It may be too good to be true but it actually is and the single downside of it is that it doesnt come with a quick release mechanism for the hoses like jbl or eheim and can be a little wet when you clean it. For this reason i adapted the eheim prefilter and for the next 6 months ill forget about cleaning the canister.

 I know there are people like me that are looking for a big canister on a budget and i think this filter rivals with eheim easily. I am not saying its better because i have not tested it long term but from what i can see its damn solid. 

  I must say that based on price/quality/filtration volume/power consumption, this filter is perfect for my needs.


----------



## Vlado (13 Mar 2018)

Hi could you please explain how you adapt the Eheim prefilter to Hydor intake? I'm looking for a big filter and came across this model, but would like to keep my eheim prefilter and not shure could it be used 

Also, after a year, could you share some experience with the filter. 

Thank you.


----------



## Goose157 (13 Mar 2018)

Sounds good I will have a look as I am in the market for a decet canister thanks


----------



## Millns84 (13 Mar 2018)

+ + + + + + +

Problem description: Copy out the entire forum thread about the canister filter word for word. The entries have no connection to the canister filter thread.

+ + + + + + +

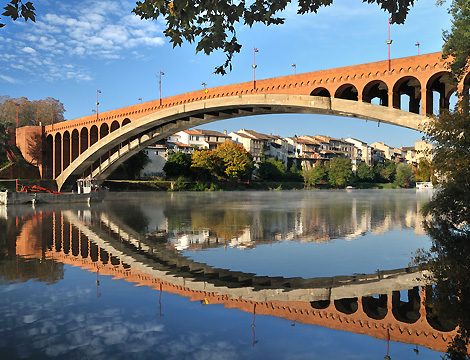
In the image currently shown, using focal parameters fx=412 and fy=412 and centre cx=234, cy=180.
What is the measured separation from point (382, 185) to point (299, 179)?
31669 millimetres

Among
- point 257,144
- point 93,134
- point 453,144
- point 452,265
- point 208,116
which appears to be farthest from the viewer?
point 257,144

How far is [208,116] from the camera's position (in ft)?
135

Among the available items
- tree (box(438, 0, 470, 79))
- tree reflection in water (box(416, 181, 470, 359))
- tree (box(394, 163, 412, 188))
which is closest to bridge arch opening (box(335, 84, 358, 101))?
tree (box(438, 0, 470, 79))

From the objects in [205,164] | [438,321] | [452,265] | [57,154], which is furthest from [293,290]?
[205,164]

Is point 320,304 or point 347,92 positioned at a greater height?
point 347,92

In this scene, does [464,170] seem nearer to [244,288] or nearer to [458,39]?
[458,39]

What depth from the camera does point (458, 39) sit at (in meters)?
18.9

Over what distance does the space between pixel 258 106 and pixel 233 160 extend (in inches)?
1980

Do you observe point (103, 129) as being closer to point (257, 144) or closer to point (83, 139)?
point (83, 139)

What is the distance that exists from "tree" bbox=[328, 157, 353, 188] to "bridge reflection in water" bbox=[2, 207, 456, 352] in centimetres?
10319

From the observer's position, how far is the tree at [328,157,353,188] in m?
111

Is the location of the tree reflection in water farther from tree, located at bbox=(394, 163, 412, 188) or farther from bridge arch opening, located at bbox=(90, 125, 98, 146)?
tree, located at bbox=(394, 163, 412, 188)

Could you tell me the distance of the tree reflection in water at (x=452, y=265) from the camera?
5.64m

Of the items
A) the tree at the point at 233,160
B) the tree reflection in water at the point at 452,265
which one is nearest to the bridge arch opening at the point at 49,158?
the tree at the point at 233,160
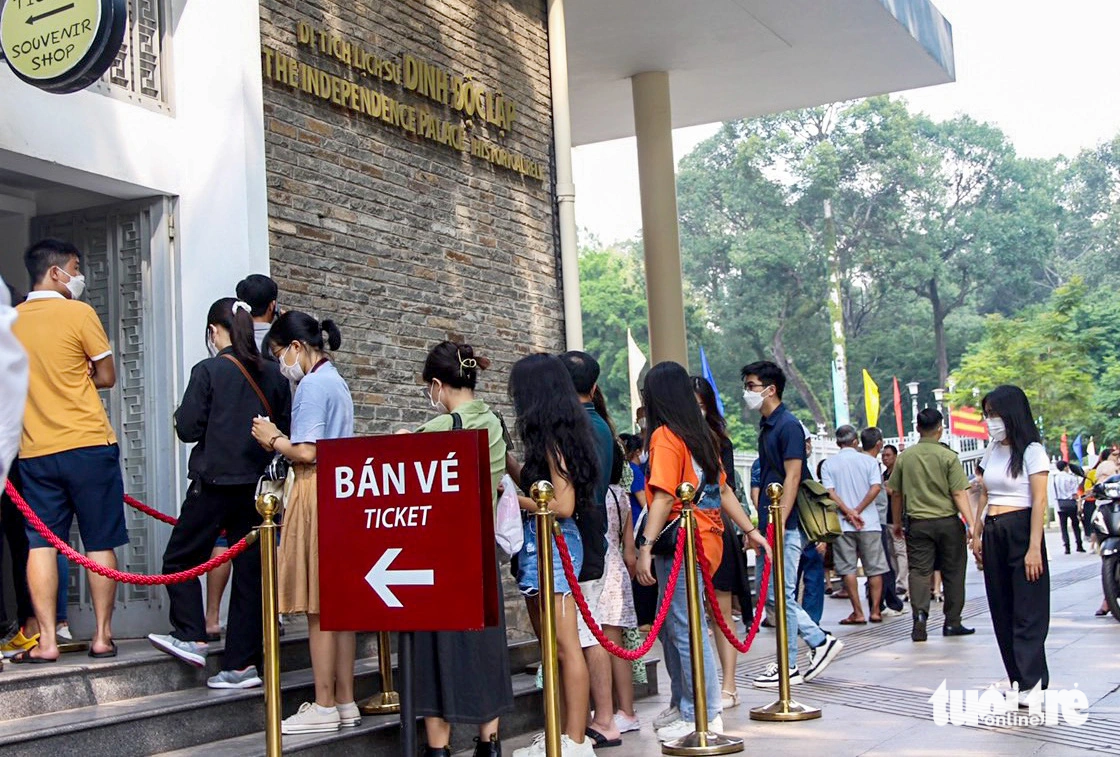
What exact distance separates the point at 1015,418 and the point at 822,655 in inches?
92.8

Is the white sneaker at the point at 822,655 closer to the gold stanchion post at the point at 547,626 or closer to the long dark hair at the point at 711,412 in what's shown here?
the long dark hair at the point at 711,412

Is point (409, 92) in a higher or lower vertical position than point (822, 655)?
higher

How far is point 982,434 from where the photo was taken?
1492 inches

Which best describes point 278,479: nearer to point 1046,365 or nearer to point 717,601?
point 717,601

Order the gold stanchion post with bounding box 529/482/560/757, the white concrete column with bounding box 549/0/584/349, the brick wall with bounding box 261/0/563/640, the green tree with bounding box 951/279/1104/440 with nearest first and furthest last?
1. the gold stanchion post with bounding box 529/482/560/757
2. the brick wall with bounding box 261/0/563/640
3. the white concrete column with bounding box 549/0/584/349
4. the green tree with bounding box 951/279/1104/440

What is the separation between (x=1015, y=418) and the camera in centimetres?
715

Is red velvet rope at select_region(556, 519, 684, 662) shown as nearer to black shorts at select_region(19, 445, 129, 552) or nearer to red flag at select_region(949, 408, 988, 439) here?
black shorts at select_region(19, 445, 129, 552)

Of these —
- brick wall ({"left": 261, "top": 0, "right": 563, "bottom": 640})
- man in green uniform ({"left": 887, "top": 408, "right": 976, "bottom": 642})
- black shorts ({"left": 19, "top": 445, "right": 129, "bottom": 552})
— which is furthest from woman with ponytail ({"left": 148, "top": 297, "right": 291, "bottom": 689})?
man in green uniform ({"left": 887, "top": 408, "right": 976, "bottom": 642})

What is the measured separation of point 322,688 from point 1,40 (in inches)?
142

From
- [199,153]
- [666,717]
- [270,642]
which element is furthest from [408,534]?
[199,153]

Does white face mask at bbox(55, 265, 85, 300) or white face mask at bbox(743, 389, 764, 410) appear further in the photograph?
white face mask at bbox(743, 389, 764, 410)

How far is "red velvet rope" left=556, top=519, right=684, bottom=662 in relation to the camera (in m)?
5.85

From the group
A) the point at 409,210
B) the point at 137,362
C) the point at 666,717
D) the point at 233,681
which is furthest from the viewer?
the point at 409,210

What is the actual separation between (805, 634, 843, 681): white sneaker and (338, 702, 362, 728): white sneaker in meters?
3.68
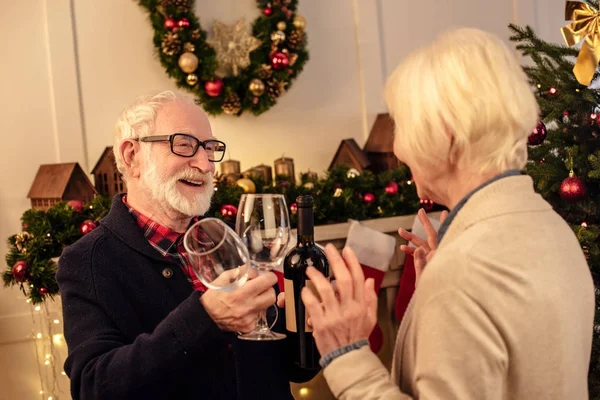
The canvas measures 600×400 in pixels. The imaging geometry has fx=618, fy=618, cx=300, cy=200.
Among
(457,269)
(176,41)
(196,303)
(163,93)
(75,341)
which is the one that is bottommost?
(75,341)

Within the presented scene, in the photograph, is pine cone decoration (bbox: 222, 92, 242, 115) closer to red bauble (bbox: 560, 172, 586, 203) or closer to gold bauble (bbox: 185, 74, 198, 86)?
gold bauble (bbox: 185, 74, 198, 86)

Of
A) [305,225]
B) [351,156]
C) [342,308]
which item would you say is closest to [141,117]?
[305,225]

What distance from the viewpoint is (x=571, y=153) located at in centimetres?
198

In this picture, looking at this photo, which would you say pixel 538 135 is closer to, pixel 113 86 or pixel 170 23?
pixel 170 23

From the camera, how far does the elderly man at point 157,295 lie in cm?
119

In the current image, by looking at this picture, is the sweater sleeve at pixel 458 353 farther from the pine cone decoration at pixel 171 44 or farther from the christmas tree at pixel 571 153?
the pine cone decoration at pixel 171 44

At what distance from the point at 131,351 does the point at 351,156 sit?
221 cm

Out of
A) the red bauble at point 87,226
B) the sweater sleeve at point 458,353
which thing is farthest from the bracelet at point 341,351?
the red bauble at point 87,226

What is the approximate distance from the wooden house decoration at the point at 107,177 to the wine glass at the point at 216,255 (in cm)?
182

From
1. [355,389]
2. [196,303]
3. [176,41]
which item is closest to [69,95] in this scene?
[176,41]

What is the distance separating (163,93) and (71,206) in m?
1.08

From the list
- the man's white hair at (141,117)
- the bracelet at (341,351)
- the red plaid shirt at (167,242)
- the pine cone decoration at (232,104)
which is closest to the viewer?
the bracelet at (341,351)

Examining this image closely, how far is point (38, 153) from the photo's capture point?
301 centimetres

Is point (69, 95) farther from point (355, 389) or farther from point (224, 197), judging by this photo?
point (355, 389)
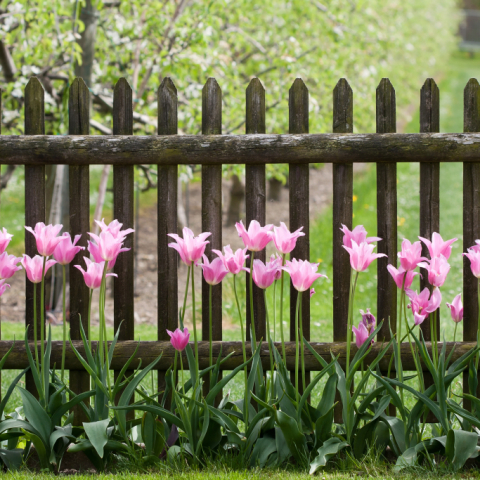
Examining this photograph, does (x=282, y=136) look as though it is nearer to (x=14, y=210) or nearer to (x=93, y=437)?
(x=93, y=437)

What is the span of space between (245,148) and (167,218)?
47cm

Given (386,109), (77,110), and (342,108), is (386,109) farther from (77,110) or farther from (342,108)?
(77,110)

+ + + + + + +

Task solution:
It may be too good to be true but it actually is and the single downside of it is that it doesnt come with a quick release mechanism for the hoses like jbl or eheim and can be a little wet when you clean it. For this reason i adapted the eheim prefilter and for the next 6 months ill forget about cleaning the canister.

 I know there are people like me that are looking for a big canister on a budget and i think this filter rivals with eheim easily. I am not saying its better because i have not tested it long term but from what i can see its damn solid. 

  I must say that based on price/quality/filtration volume/power consumption, this filter is perfect for my needs.


----------



## Vlado (13 Mar 2018)

Hi could you please explain how you adapt the Eheim prefilter to Hydor intake? I'm looking for a big filter and came across this model, but would like to keep my eheim prefilter and not shure could it be used 

Also, after a year, could you share some experience with the filter. 

Thank you.


----------



## Goose157 (13 Mar 2018)

Sounds good I will have a look as I am in the market for a decet canister thanks


----------



## Millns84 (13 Mar 2018)